**TRY IT**
What lines in the records include the string "Glass"? Return each one.

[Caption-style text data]
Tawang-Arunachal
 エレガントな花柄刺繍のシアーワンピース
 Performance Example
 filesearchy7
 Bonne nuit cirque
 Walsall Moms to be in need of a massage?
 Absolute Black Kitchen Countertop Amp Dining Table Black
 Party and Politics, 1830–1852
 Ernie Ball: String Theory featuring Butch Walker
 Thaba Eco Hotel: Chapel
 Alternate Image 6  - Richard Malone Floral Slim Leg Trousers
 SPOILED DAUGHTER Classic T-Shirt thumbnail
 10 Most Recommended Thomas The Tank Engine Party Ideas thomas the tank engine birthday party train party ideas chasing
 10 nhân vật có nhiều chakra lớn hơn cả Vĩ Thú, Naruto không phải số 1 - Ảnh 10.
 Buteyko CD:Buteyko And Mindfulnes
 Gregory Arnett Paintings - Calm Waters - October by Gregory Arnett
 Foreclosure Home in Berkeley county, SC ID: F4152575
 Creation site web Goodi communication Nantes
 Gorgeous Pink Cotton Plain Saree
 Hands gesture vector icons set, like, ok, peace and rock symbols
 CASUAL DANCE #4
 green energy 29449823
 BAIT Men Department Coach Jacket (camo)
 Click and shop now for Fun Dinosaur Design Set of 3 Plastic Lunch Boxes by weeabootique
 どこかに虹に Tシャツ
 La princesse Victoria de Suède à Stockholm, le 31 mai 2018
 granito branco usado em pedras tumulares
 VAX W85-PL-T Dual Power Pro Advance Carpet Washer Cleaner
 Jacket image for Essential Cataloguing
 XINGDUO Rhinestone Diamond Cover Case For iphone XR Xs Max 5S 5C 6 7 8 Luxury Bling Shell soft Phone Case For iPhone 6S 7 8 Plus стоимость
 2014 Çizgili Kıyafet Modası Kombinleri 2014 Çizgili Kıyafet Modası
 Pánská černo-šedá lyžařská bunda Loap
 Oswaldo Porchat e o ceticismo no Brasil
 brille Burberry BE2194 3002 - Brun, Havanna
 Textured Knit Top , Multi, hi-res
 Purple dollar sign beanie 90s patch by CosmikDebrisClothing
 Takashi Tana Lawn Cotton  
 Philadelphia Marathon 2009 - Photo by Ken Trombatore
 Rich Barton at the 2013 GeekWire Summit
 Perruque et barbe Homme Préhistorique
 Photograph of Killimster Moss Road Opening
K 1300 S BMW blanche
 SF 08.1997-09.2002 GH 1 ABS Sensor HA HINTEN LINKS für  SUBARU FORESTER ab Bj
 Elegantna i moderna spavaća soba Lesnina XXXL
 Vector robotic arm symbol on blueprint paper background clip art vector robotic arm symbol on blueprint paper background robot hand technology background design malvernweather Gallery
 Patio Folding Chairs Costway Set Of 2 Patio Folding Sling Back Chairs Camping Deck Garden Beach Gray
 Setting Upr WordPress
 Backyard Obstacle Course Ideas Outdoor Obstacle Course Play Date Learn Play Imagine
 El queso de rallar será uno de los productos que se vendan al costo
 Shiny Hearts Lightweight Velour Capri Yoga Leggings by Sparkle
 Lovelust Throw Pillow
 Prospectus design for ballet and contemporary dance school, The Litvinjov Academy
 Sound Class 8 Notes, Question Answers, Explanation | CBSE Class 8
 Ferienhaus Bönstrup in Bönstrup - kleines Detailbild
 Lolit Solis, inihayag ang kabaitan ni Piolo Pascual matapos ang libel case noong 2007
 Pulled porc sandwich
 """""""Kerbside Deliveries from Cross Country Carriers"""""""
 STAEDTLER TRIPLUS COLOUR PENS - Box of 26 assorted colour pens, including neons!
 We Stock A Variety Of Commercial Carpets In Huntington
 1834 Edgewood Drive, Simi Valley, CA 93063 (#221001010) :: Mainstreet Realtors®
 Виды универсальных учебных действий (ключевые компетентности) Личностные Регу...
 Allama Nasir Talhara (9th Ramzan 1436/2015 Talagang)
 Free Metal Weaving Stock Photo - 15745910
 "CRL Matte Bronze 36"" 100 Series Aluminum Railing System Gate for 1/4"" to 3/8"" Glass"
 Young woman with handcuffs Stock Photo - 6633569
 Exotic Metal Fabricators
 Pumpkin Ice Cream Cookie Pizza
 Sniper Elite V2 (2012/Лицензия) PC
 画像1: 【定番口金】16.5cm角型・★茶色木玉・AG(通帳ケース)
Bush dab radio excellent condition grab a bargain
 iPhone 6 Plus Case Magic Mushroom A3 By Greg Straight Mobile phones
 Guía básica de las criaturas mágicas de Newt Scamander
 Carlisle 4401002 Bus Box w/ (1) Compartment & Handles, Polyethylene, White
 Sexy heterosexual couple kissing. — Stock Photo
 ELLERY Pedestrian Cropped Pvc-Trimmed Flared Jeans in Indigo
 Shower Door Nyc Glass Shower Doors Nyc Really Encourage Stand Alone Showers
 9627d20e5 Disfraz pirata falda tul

**REPLY TO THE TASK**
 "CRL Matte Bronze 36"" 100 Series Aluminum Railing System Gate for 1/4"" to 3/8"" Glass"
 Shower Door Nyc Glass Shower Doors Nyc Really Encourage Stand Alone Showers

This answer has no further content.